How nice of the post to label this Obama’s war, especially since the reporting fails to note the complete and utter failure of the Bush Administration to succeed in Afghanistan 6 years. Now we have the Marine Corps engaging in its own strategy in its own way. And you thought Aipac gave the administration trouble.

Fred Strack

Col.

I believe your response to KV is correct, marine aviation was written into law in the late 50's, back when the army was still fighting the Air Force for tactical air support and transport; at least that was my father's description to me when he was a senior NCO at the JCS. He had an interesting anecdote about the Marines requesting Iwo Jima to be an all Marine Corps operation. I've never researched the historical section at JCS to see if that is true, but so he claimed.

Tyler

PL,

Isn't there a monument somewhere dedicated to the "continued friendship" between the USMC and the Foreign Legion in the SW desert somewhere?

Patrick Lang

shortwall

If you want to dispute Chandrasekaran's facts, go argue with the Post!

How do you know that he is wrong? you merely assert that he is.
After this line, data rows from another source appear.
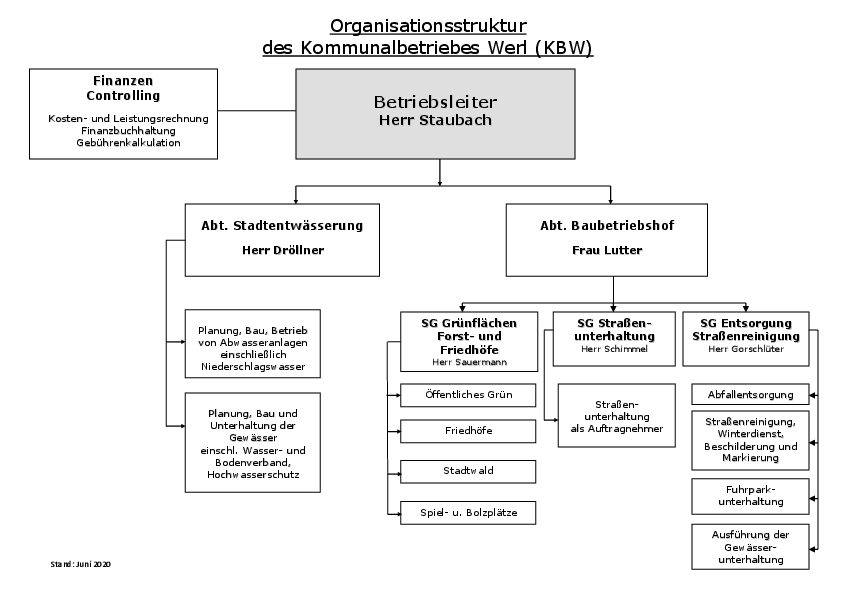 Organisationsstruktur
des Kommunalbetriebes Werl (KBW)

Finanzen
Controlling
Kosten- und Leistungsrechnung
Finanzbuchhaltung
Gebührenkalkulation

Betriebsleiter
Herr Staubach

Abt. Stadtentwässerung
Herr Dröllner

Planung, Bau, Betrieb von Abwasseranlagen einschließlich Niederschlagswasser

Planung, Bau und Unterhaltung der Gewässer einschl. Wasser- und Bodenverband, Hochwasserschutz

Abt. Baubetriebshof
Frau Lutter

SG Grünflächen Forst- und Friedhöfe
Herr Sauermann

Öffentliches Grün

Friedhöfe

Stadtwald

Spiel- u. Bolzplätze

SG Straßenunterhaltung
Herr Schimmel

Straßenunterhaltung als Auftragnehmer

SG Entsorgung Straßenreinigung
Herr Gorschlüter

Abfallentsorgung

Straßenreinigung, Winterdienst, Beschilderung und Markierung

Fuhrparkunterhaltung

Ausführung der Gewässerunterhaltung

Stand: Juni 2020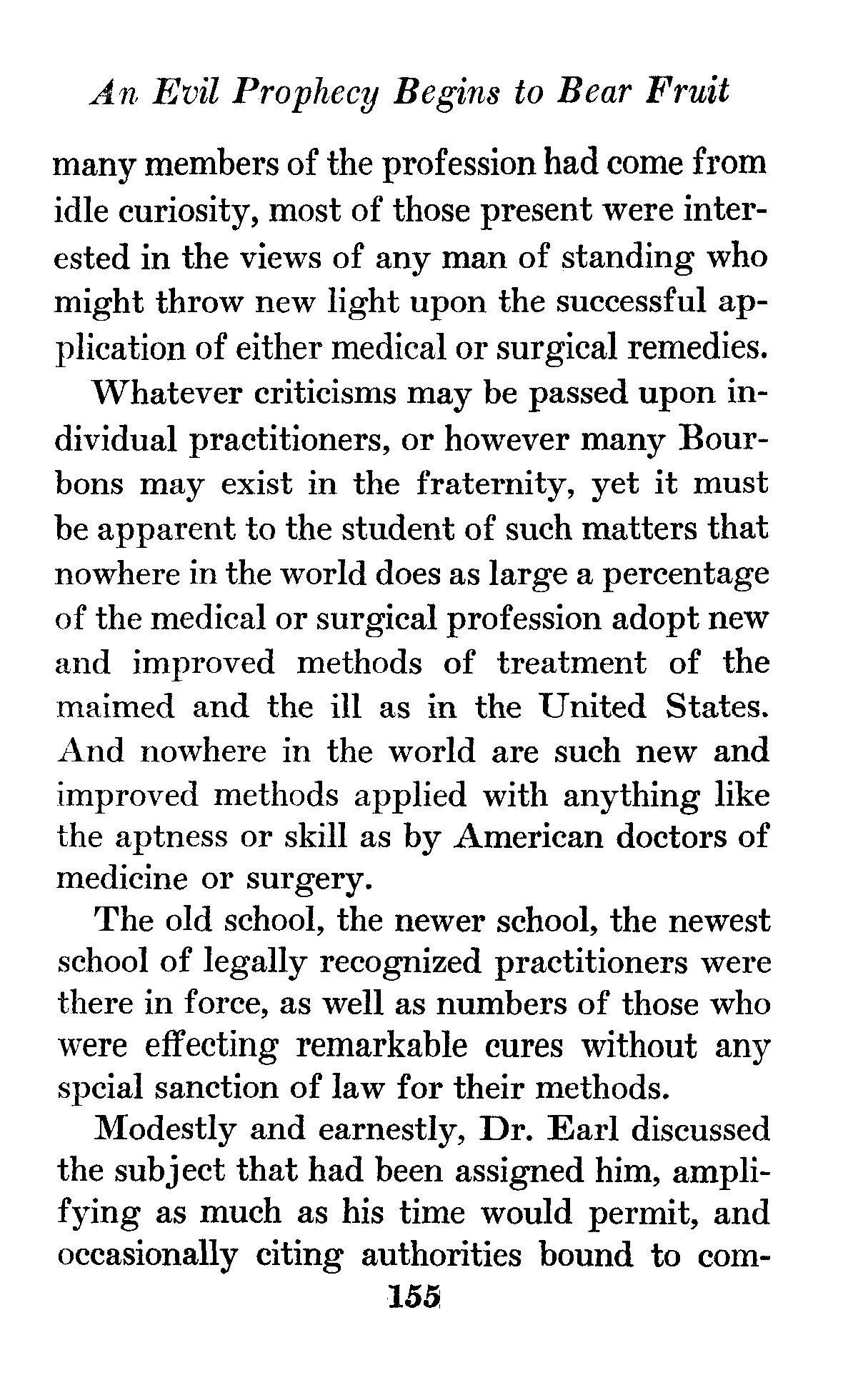 An Evil Prophecy Begins to Bear Fruit

many members of the profession had come from idle curiosity, most of those present were interested in the views of any man of standing who might throw new light upon the successful application of either medical or surgical remedies.

Whatever criticisms may be passed upon individual practitioners, or however many Bourbons may exist in the fraternity, yet it must be apparent to the student of such matters that nowhere in the world does as large a percentage of the medical or surgical profession adopt new and improved methods of treatment of the maimed and the ill as in the United States. And nowhere in the world are such new and improved methods applied with anything like the aptness or skill as by American doctors of medicine or surgery.

The old school, the newer school, the newest school of legally recognized practitioners were there in force, as well as numbers of those who were effecting remarkable cures without any spcial sanction of law for their methods.

Modestly and earnestly, Dr. Earl discussed the subject that had been assigned him, amplifying as much as his time would permit, and occasionally citing authorities bound to com-

155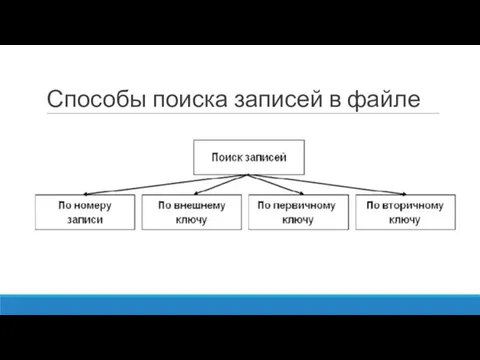 Способы поиска записей в файле

Поиск записей

По номеру записи

По внешнему ключу

По первичному ключу

По вторичному ключу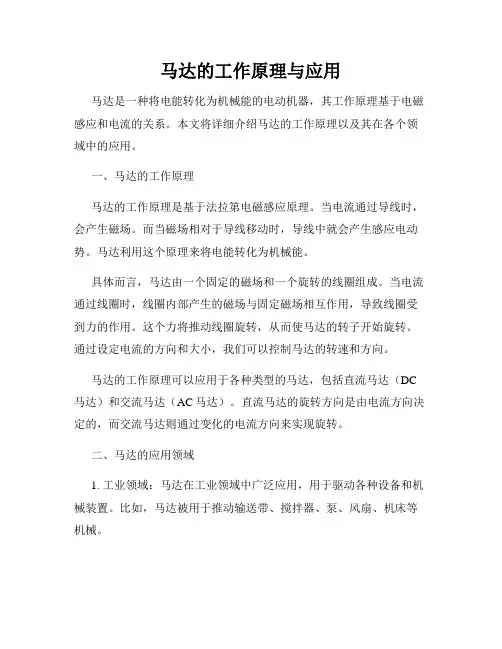 马达的工作原理与应用

马达是一种将电能转化为机械能的电动机器，其工作原理基于电磁感应和电流的关系。本文将详细介绍马达的工作原理以及其在各个领域中的应用。

一、马达的工作原理

马达的工作原理是基于法拉第电磁感应原理。当电流通过导线时，会产生磁场。而当磁场相对于导线移动时，导线中就会产生感应电动势。马达利用这个原理来将电能转化为机械能。

具体而言，马达由一个固定的磁场和一个旋转的线圈组成。当电流通过线圈时，线圈内部产生的磁场与固定磁场相互作用，导致线圈受到力的作用。这个力将推动线圈旋转，从而使马达的转子开始旋转。通过设定电流的方向和大小，我们可以控制马达的转速和方向。

马达的工作原理可以应用于各种类型的马达，包括直流马达（DC马达）和交流马达（AC马达）。直流马达的旋转方向是由电流方向决定的，而交流马达则通过变化的电流方向来实现旋转。

二、马达的应用领域

1. 工业领域：马达在工业领域中广泛应用，用于驱动各种设备和机械装置。比如，马达被用于推动输送带、搅拌器、泵、风扇、机床等机械。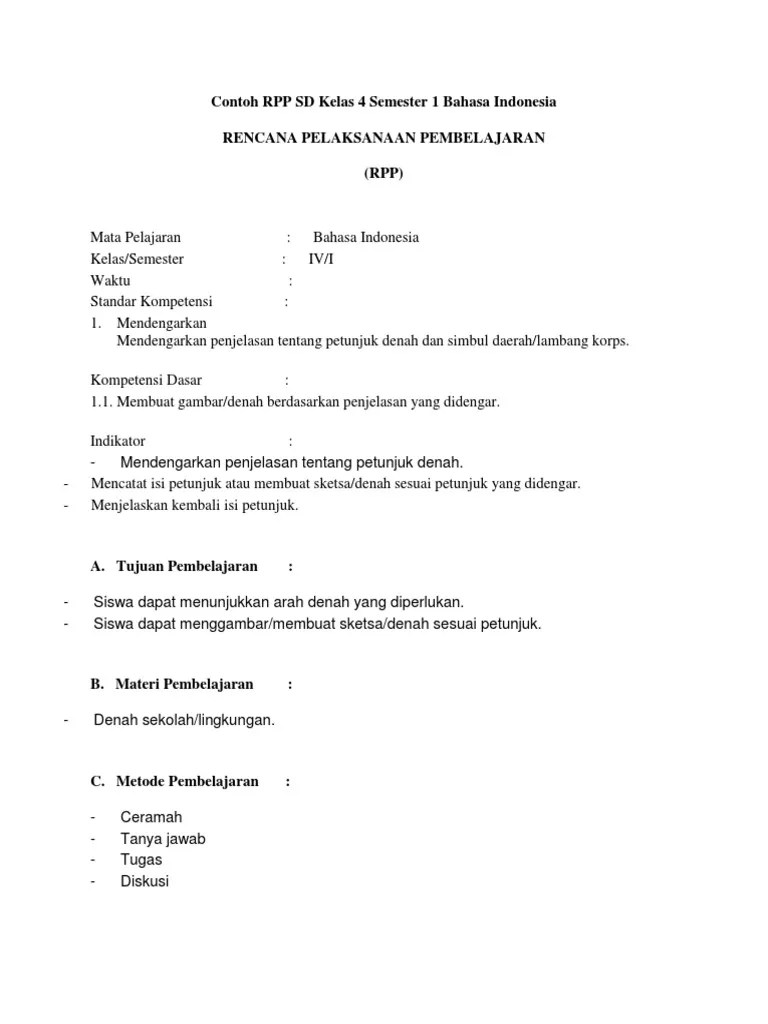 Contoh RPP SD Kelas 4 Semester 1 Bahasa Indonesia

RENCANA PELAKSANAAN PEMBELAJARAN

(RPP)

Mata Pelajaran : Bahasa Indonesia
Kelas/Semester : IV/I
Waktu :
Standar Kompetensi :
1. Mendengarkan
Mendengarkan penjelasan tentang petunjuk denah dan simbul daerah/lambang korps.

Kompetensi Dasar :
1.1. Membuat gambar/denah berdasarkan penjelasan yang didengar.

Indikator :
- Mendengarkan penjelasan tentang petunjuk denah.
- Mencatat isi petunjuk atau membuat sketsa/denah sesuai petunjuk yang didengar.
- Menjelaskan kembali isi petunjuk.

A. Tujuan Pembelajaran :

- Siswa dapat menunjukkan arah denah yang diperlukan.
- Siswa dapat menggambar/membuat sketsa/denah sesuai petunjuk.

B. Materi Pembelajaran :

- Denah sekolah/lingkungan.

C. Metode Pembelajaran :

- Ceramah
- Tanya jawab
- Tugas
- Diskusi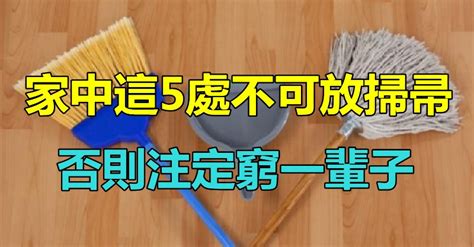 家中這5處不可放掃帚

否則注定窮一輩子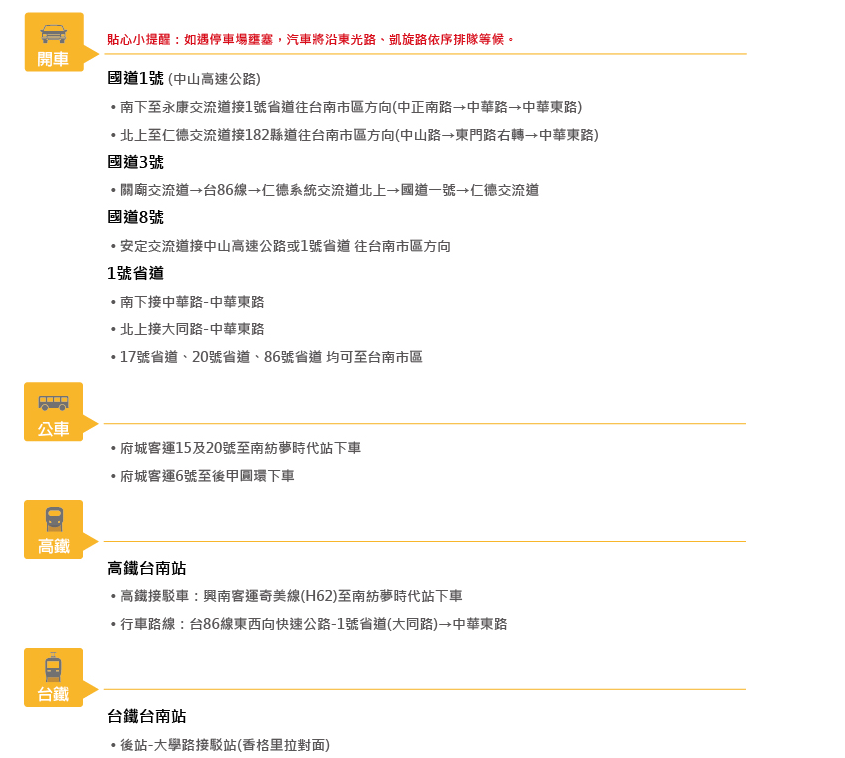 開車

貼心小提醒：如遇停車場壅塞，汽車將沿東光路、凱旋路依序排隊等候。

國道1號 (中山高速公路)

• 南下至永康交流道接1號省道往台南市區方向(中正南路→中華路→中華東路)

• 北上至仁德交流道接182縣道往台南市區方向(中山路→東門路右轉→中華東路)

國道3號

• 關廟交流道→台86線→仁德系統交流道北上→國道一號→仁德交流道

國道8號

• 安定交流道接中山高速公路或1號省道 往台南市區方向

1號省道

• 南下接中華路-中華東路

• 北上接大同路-中華東路

• 17號省道、20號省道、86號省道 均可至台南市區

公車

• 府城客運15及20號至南紡夢時代站下車

• 府城客運6號至後甲圓環下車

高鐵

高鐵台南站

• 高鐵接駁車：興南客運奇美線(H62)至南紡夢時代站下車

• 行車路線：台86線東西向快速公路-1號省道(大同路)→中華東路

台鐵

台鐵台南站

• 後站-大學路接駁站(香格里拉對面)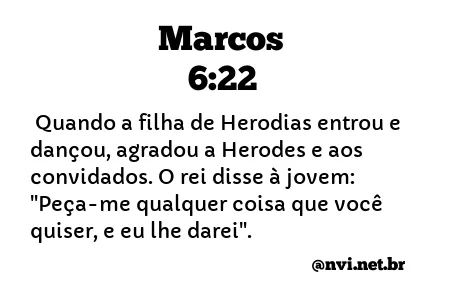 Marcos
6:22

Quando a filha de Herodias entrou e dançou, agradou a Herodes e aos convidados. O rei disse à jovem: "Peça-me qualquer coisa que você quiser, e eu lhe darei".

@nvi.net.br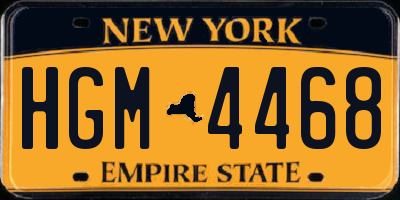 NEW YORK

HGM 4468

EMPIRE STATE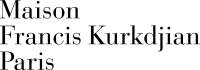 Maison
Francis Kurkdjian
Paris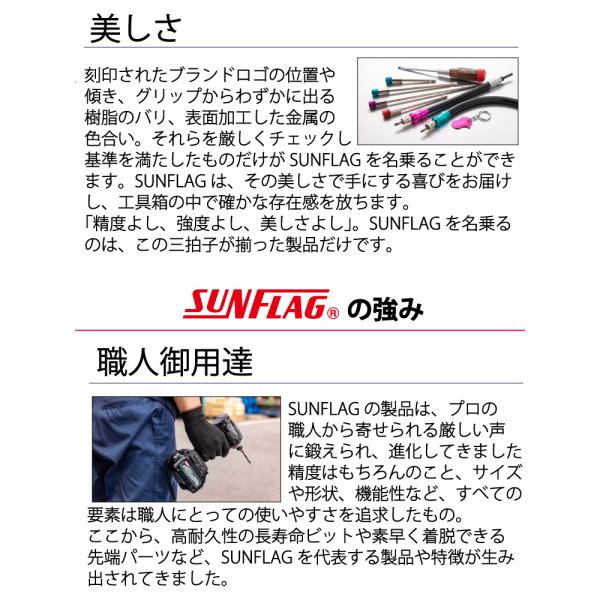 美しさ

刻印されたブランドロゴの位置や傾き、グリップからわずかに出る樹脂のバリ、表面加工した金属の色合い。それらを厳しくチェックし基準を満たしたものだけが SUNFLAG を名乗ることができます。SUNFLAG は、その美しさで手にする喜びをお届けし、工具箱の中で確かな存在感を放ちます。
「精度よし、強度よし、美しさよし」。SUNFLAG を名乗るのは、この三拍子が揃った製品だけです。

SUNFLAG® の強み

職人御用達

SUNFLAG の製品は、プロの職人から寄せられる厳しい声に鍛えられ、進化してきました精度はもちろんのこと、サイズや形状、機能性など、すべての要素は職人にとっての使いやすさを追求したもの。
ここから、高耐久性の長寿命ビットや素早く着脱できる先端パーツなど、SUNFLAG を代表する製品や特徴が生み出されてきました。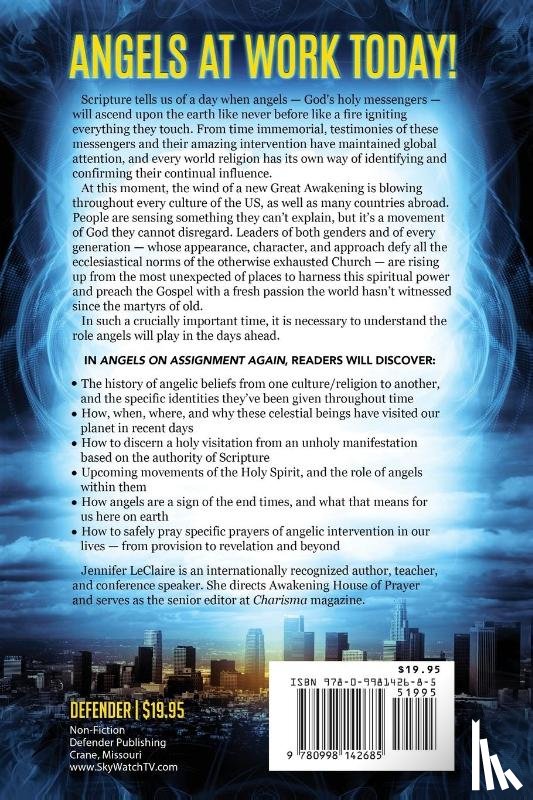 ANGELS AT WORK TODAY!

Scripture tells us of a day when angels — God's holy messengers — will ascend upon the earth like never before like a fire igniting everything they touch. From time immemorial, testimonies of these messengers and their amazing intervention have maintained global attention, and every world religion has its own way of identifying and confirming their continual influence.

At this moment, the wind of a new Great Awakening is blowing throughout every culture of the US, as well as many countries abroad. People are sensing something they can't explain, but it's a movement of God they cannot disregard. Leaders of both genders and of every generation — whose appearance, character, and approach defy all the ecclesiastical norms of the otherwise exhausted Church — are rising up from the most unexpected of places to harness this spiritual power and preach the Gospel with a fresh passion the world hasn't witnessed since the martyrs of old.

In such a crucially important time, it is necessary to understand the role angels will play in the days ahead.

IN ANGELS ON ASSIGNMENT AGAIN, READERS WILL DISCOVER:

• The history of angelic beliefs from one culture/religion to another, and the specific identities they've been given throughout time
• How, when, where, and why these celestial beings have visited our planet in recent days
• How to discern a holy visitation from an unholy manifestation based on the authority of Scripture
• Upcoming movements of the Holy Spirit, and the role of angels within them
• How angels are a sign of the end times, and what that means for us here on earth
• How to safely pray specific prayers of angelic intervention in our lives — from provision to revelation and beyond

Jennifer LeClaire is an internationally recognized author, teacher, and conference speaker. She directs Awakening House of Prayer and serves as the senior editor at Charisma magazine.

DEFENDER | $19.95
Non-Fiction
Defender Publishing
Crane, Missouri
www.SkyWatchTV.com

$19.95
ISBN 978-0-9981426-8-5
51995
9 780998 142685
The number of marines you mention in Europe is a handful and no combat units. You know that. Shipboard detachments on capital ships? Do you really want to count them? How about the legation guard in London?

Your remarks about the sanctity of marine aviation merely mean that you like things the way they are.

You sound pretty defensive, marine. pl

Ian

"I continue to be in favor of eventually merging the two forces..."

Why not go all the way and have a unified command structure? American interservice rivalries seem to cause all kinds of problems. To give another example, the apparent unwillingness of the air force to prioritize close air support.

Canada went to a unified command structure back in 1968, merging the Royal Canadian Navy, Canadian Army, and Royal Canadian Air Force to form the Canadian Forces. This seems to be working out tolerably well.

JMH

Hot topic, statutory law mandates the number of USMC MEF's. Whether they be active or reserve is anonther issue.

shortwall

Colonel,

Sorry if I sounded defensive. I prefer to focus on accuracy and effectiveness. Your comments were inaccurate so I called you on them. And besides, you essentially presented the Post's article as factual, so be prepared to defend thyself!

More importantly, I learned a long time ago that it's not the size of the dog in the fight, it's the size of the fight in the dog. The real issue is how such a small force has had such an outsized impact. And that includes the ETO in WWII. The landing craft, fire support, embarkation and debarkation procedures, to say nothing of the control measures for the actual landing in Normandy and elsewhere, were not developed in London or Ft Polk. So, yes, the numbers of Marines in Europe were small. The impact of the USMC on the efforts to reenter the continent were anything but.

As an aside, your point about the Army’s extensive COIN experience in the Philippines is well founded. But your assessment of the Marines’ view of that experience is way off base. There is little question but that the USMC learned far more from the Army experience in the Philippines than the Army did. The lessons the Army internalized during that era were those of the Indian fighters who had risen to leadership positions. Marines did not have that Western frontier experience so they studied how the Army conducted operations that were similar to USMC missions.

As for the sanctity of Marine aviation, the point was really about the MAGTF, an operationally tailored organization that has been mimicked by the Air Force (Expeditionary Air Wings) and the Army. It has been copied because it is effective. So if arguing in support of a widely copied and highly effective approach sounds defensive, so be it. If someone wants to propose an effective change, convince me that it is an improvement and I will be first in line to advocate for it. The blood of our warriors and the treasure of this nation are too precious to risk over dogmatic adherence to ineffective approaches.